Excerpts from a spatial dataset:

+++++

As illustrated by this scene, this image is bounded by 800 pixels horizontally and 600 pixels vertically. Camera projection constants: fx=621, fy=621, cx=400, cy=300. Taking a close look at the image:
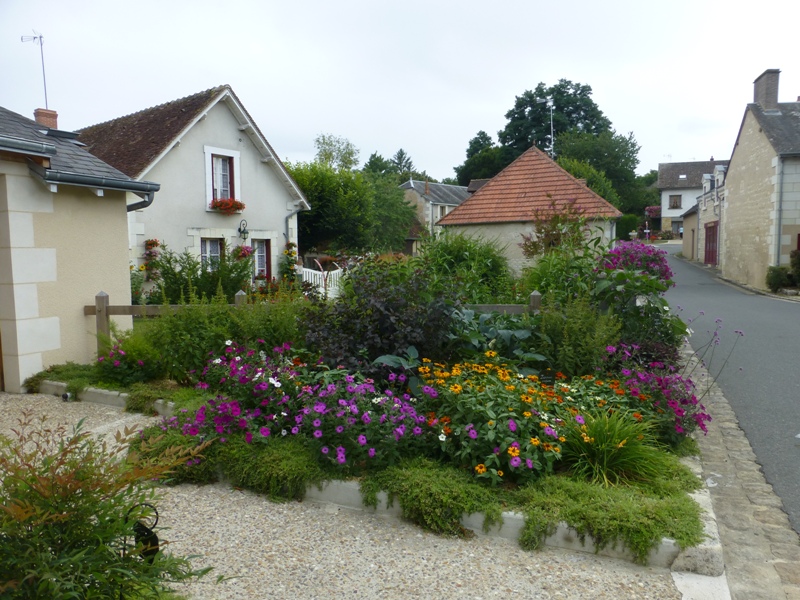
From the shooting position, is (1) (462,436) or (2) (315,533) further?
(1) (462,436)

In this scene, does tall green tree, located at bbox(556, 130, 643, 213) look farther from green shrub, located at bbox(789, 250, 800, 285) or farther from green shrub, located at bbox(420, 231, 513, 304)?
green shrub, located at bbox(420, 231, 513, 304)

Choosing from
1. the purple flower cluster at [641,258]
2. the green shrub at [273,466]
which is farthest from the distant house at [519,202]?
the green shrub at [273,466]

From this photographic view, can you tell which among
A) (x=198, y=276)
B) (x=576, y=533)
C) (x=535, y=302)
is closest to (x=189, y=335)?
(x=535, y=302)

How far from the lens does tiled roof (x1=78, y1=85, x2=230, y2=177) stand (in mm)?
15367

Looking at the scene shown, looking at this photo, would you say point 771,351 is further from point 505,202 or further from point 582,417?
point 505,202

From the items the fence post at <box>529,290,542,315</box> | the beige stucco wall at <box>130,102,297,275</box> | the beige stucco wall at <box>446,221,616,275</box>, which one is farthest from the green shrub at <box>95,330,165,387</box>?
the beige stucco wall at <box>446,221,616,275</box>

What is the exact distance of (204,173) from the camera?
55.0 feet

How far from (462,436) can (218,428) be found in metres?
1.74

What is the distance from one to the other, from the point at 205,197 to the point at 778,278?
57.8ft

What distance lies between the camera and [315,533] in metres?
3.62

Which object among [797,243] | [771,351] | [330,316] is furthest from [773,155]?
[330,316]

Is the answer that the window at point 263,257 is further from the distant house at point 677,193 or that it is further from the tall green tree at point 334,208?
the distant house at point 677,193

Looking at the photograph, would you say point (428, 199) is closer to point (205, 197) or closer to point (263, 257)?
point (263, 257)

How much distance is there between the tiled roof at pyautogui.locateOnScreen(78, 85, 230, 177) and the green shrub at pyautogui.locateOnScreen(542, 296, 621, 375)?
483 inches
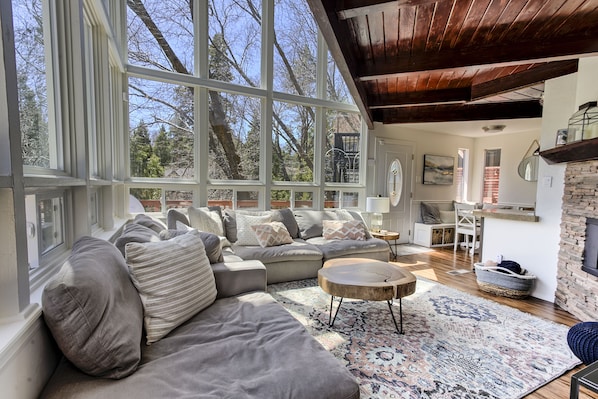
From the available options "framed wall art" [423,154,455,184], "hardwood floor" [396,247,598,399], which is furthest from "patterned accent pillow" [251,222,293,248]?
"framed wall art" [423,154,455,184]

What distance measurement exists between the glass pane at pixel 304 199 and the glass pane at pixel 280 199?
0.15 meters

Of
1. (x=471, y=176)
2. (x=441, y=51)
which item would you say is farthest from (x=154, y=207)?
(x=471, y=176)

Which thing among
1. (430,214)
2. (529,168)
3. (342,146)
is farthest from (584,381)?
(529,168)

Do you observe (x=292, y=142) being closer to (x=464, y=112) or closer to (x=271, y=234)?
(x=271, y=234)

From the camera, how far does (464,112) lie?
14.4 ft

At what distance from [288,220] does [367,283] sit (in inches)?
83.5

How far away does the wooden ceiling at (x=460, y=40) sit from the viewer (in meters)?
1.87

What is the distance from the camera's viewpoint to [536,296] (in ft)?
10.4

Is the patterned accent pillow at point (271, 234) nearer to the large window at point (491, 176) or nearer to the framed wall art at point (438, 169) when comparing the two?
the framed wall art at point (438, 169)

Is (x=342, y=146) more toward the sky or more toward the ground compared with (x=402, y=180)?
more toward the sky

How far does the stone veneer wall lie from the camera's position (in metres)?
2.54

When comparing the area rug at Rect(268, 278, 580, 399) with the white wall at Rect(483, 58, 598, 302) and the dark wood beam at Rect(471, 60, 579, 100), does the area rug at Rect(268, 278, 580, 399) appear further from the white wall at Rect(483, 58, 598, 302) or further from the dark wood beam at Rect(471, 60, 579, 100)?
the dark wood beam at Rect(471, 60, 579, 100)

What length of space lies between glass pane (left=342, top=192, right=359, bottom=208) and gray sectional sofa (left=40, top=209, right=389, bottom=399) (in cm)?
378

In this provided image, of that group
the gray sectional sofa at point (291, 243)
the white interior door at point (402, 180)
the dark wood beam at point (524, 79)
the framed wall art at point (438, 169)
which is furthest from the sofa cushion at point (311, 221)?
the framed wall art at point (438, 169)
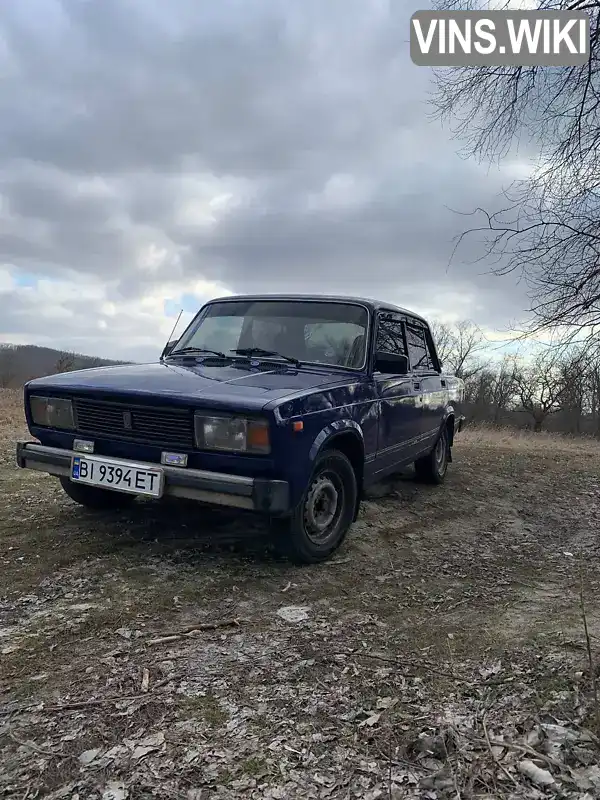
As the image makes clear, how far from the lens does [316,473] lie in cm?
365

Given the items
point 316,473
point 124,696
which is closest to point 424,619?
point 316,473

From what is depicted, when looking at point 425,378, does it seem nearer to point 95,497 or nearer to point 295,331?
point 295,331

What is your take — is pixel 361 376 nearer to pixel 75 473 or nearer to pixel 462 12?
pixel 75 473

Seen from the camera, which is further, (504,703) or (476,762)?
(504,703)

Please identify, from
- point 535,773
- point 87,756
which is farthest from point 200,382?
point 535,773

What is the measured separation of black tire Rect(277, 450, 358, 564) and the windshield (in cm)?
86

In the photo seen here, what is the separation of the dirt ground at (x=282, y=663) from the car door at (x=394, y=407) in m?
0.72

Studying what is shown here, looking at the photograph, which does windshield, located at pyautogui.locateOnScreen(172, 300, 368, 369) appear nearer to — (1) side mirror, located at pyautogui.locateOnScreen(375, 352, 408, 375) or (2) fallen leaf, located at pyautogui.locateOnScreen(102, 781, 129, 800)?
(1) side mirror, located at pyautogui.locateOnScreen(375, 352, 408, 375)

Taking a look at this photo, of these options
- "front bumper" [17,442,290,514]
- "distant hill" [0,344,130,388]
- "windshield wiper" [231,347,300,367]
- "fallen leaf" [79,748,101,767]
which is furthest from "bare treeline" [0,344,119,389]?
"fallen leaf" [79,748,101,767]

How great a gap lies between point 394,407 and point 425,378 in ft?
3.97

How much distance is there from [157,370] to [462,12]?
4870mm

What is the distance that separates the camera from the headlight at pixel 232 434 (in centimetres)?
324

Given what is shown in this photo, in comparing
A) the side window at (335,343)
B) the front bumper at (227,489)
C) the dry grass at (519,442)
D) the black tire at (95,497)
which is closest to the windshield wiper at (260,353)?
the side window at (335,343)

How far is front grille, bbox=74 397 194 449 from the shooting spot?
3.43 metres
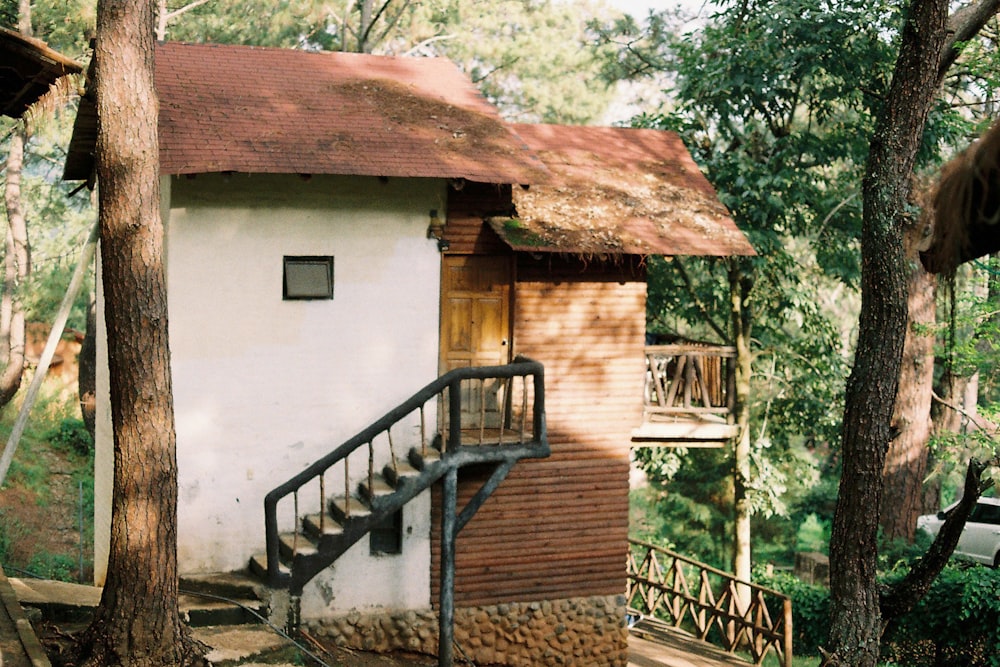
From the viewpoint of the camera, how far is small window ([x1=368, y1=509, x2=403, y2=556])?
13.1 m

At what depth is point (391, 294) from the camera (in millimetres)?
12828

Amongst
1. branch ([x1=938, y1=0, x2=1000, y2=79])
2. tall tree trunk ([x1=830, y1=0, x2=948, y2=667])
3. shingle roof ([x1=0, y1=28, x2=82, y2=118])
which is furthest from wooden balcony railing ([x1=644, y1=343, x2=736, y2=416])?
shingle roof ([x1=0, y1=28, x2=82, y2=118])

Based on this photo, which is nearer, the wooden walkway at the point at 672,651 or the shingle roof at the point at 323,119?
the shingle roof at the point at 323,119

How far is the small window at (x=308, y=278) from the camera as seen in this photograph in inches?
486

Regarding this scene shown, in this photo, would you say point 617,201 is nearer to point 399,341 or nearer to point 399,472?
point 399,341

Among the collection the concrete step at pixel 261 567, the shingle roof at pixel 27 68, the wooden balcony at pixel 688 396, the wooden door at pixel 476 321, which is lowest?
the concrete step at pixel 261 567

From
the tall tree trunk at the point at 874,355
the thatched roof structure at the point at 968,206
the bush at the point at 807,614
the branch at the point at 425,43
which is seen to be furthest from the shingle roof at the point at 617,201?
the branch at the point at 425,43

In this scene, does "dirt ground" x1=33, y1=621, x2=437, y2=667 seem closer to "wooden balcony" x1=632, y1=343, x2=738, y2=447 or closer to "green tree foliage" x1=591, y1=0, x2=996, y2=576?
"wooden balcony" x1=632, y1=343, x2=738, y2=447

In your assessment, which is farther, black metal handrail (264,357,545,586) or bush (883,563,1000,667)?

+++++

Transcribe every line in the entries above, taking out only the images.

Answer in full:
As illustrated by this scene, this image is bounded by 800 pixels horizontally and 600 pixels vertically. Camera projection constants: fx=621, fy=621, cx=400, cy=300. Taking a close look at the image:
From the shooting position, is (1) (462,436) or (2) (315,533) further?
(1) (462,436)

In this scene, does tall green tree, located at bbox(556, 130, 643, 213) look farther from green shrub, located at bbox(789, 250, 800, 285) or farther from green shrub, located at bbox(420, 231, 513, 304)?
green shrub, located at bbox(420, 231, 513, 304)

Choosing from
1. the purple flower cluster at [641,258]
2. the green shrub at [273,466]
which is farthest from the distant house at [519,202]?
the green shrub at [273,466]

From this photographic view, can you tell which among
A) (x=198, y=276)
B) (x=576, y=533)
C) (x=535, y=302)
is closest to (x=189, y=335)?
(x=535, y=302)

How far from the lens does tiled roof (x1=78, y1=85, x2=230, y2=177) stand (in mm)?
15367

Looking at the scene shown, looking at this photo, would you say point 771,351 is further from point 505,202 or further from point 582,417?
point 505,202

From the items the fence post at <box>529,290,542,315</box> | the beige stucco wall at <box>130,102,297,275</box> | the beige stucco wall at <box>446,221,616,275</box>, which one is farthest from the green shrub at <box>95,330,165,387</box>?
the beige stucco wall at <box>446,221,616,275</box>

What is the exact distance of (204,173) from the camera?
55.0 feet

How far from (462,436) can (218,428) be found in metres?
1.74

What is the distance from one to the other, from the point at 205,197 to the point at 778,278?
57.8ft

What distance lies between the camera and [315,533] in metres?
3.62

Which object among [797,243] | [771,351] | [330,316] is furthest from [773,155]?
[330,316]

Is the answer that the window at point 263,257 is further from the distant house at point 677,193 or that it is further from the tall green tree at point 334,208?
the distant house at point 677,193

Looking at the photograph, would you say point (428, 199) is closer to point (205, 197) or closer to point (263, 257)?
point (263, 257)

How much distance is there between the tiled roof at pyautogui.locateOnScreen(78, 85, 230, 177) and the green shrub at pyautogui.locateOnScreen(542, 296, 621, 375)?
483 inches
From the available options "framed wall art" [423,154,455,184], "hardwood floor" [396,247,598,399], which is furthest from "patterned accent pillow" [251,222,293,248]?
"framed wall art" [423,154,455,184]

What distance measurement exists between the glass pane at pixel 304 199 and the glass pane at pixel 280 199?
0.15 meters

Of
1. (x=471, y=176)
2. (x=441, y=51)
which item would you say is farthest from (x=154, y=207)?
(x=471, y=176)

Which thing among
1. (430,214)
2. (529,168)
3. (342,146)
is farthest from (584,381)?
(529,168)

Do you observe (x=292, y=142) being closer to (x=464, y=112) or closer to (x=271, y=234)?
(x=271, y=234)

From the camera, how far does (464,112) lie?
14.4 ft

At what distance from [288,220] does [367,283] sit (in inches)?
83.5

How far away does the wooden ceiling at (x=460, y=40) sit from the viewer (in meters)?
1.87

What is the distance from the camera's viewpoint to [536,296] (in ft)?
10.4

Is the patterned accent pillow at point (271, 234) nearer to the large window at point (491, 176) or nearer to the framed wall art at point (438, 169) when comparing the two?
the framed wall art at point (438, 169)

Is (x=342, y=146) more toward the sky or more toward the ground compared with (x=402, y=180)?
more toward the sky

How far does the stone veneer wall lie from the camera's position (in metres)?
2.54

When comparing the area rug at Rect(268, 278, 580, 399) with the white wall at Rect(483, 58, 598, 302) and the dark wood beam at Rect(471, 60, 579, 100), does the area rug at Rect(268, 278, 580, 399) appear further from the white wall at Rect(483, 58, 598, 302) or further from the dark wood beam at Rect(471, 60, 579, 100)?
the dark wood beam at Rect(471, 60, 579, 100)

What length of space lies between glass pane (left=342, top=192, right=359, bottom=208) and gray sectional sofa (left=40, top=209, right=389, bottom=399) (in cm)?
378

In this provided image, of that group
the gray sectional sofa at point (291, 243)
the white interior door at point (402, 180)
the dark wood beam at point (524, 79)
the framed wall art at point (438, 169)
which is furthest from the sofa cushion at point (311, 221)?
the framed wall art at point (438, 169)
As the image makes clear, how far from the lens does [316,473] lie in cm?
365

Given the items
point 316,473
point 124,696
which is closest to point 424,619?
point 316,473

From what is depicted, when looking at point 425,378, does it seem nearer to point 95,497 or nearer to point 295,331?
point 295,331

What is your take — is pixel 361 376 nearer to pixel 75 473 or nearer to pixel 462 12?
pixel 75 473

Seen from the camera, which is further, (504,703) or (476,762)?
(504,703)

Please identify, from
- point 535,773
- point 87,756
which is farthest from point 200,382?
point 535,773

What is the measured separation of black tire Rect(277, 450, 358, 564) and the windshield (in cm)?
86

In the photo seen here, what is the separation of the dirt ground at (x=282, y=663) from the car door at (x=394, y=407) in m?
0.72

Studying what is shown here, looking at the photograph, which does windshield, located at pyautogui.locateOnScreen(172, 300, 368, 369) appear nearer to — (1) side mirror, located at pyautogui.locateOnScreen(375, 352, 408, 375) or (2) fallen leaf, located at pyautogui.locateOnScreen(102, 781, 129, 800)?
(1) side mirror, located at pyautogui.locateOnScreen(375, 352, 408, 375)

Taking a look at this photo, of these options
- "front bumper" [17,442,290,514]
- "distant hill" [0,344,130,388]
- "windshield wiper" [231,347,300,367]
- "fallen leaf" [79,748,101,767]
which is furthest from "bare treeline" [0,344,119,389]?
"fallen leaf" [79,748,101,767]

How great a gap lies between point 394,407 and point 425,378 in ft?
3.97

How much distance is there from [157,370] to [462,12]?
4870mm

What is the distance that separates the camera from the headlight at pixel 232 434 (in centimetres)?
324

Given what is shown in this photo, in comparing
A) the side window at (335,343)
B) the front bumper at (227,489)
C) the dry grass at (519,442)
D) the black tire at (95,497)
which is closest to the windshield wiper at (260,353)?
the side window at (335,343)

How far is front grille, bbox=74 397 194 449 from the shooting spot?
3.43 metres
From the viewpoint of the camera, how far is small window ([x1=368, y1=509, x2=403, y2=556])?
13.1 m

At what depth is point (391, 294) from the camera (in millimetres)?
12828

Amongst
1. branch ([x1=938, y1=0, x2=1000, y2=79])
2. tall tree trunk ([x1=830, y1=0, x2=948, y2=667])
3. shingle roof ([x1=0, y1=28, x2=82, y2=118])
which is furthest from wooden balcony railing ([x1=644, y1=343, x2=736, y2=416])?
shingle roof ([x1=0, y1=28, x2=82, y2=118])

Based on this photo, which is nearer, the wooden walkway at the point at 672,651 or the shingle roof at the point at 323,119?
the shingle roof at the point at 323,119

How far is the small window at (x=308, y=278) from the camera as seen in this photograph in inches?
486

Regarding this scene shown, in this photo, would you say point 617,201 is nearer to point 399,341 or nearer to point 399,472?
point 399,341

Among the collection the concrete step at pixel 261 567, the shingle roof at pixel 27 68, the wooden balcony at pixel 688 396, the wooden door at pixel 476 321, which is lowest?
the concrete step at pixel 261 567

From
the tall tree trunk at the point at 874,355
the thatched roof structure at the point at 968,206
the bush at the point at 807,614
the branch at the point at 425,43
which is seen to be furthest from the shingle roof at the point at 617,201?
the branch at the point at 425,43

In this scene, does "dirt ground" x1=33, y1=621, x2=437, y2=667 seem closer to "wooden balcony" x1=632, y1=343, x2=738, y2=447 or closer to "green tree foliage" x1=591, y1=0, x2=996, y2=576?
"wooden balcony" x1=632, y1=343, x2=738, y2=447

In your assessment, which is farther, black metal handrail (264,357,545,586) or bush (883,563,1000,667)?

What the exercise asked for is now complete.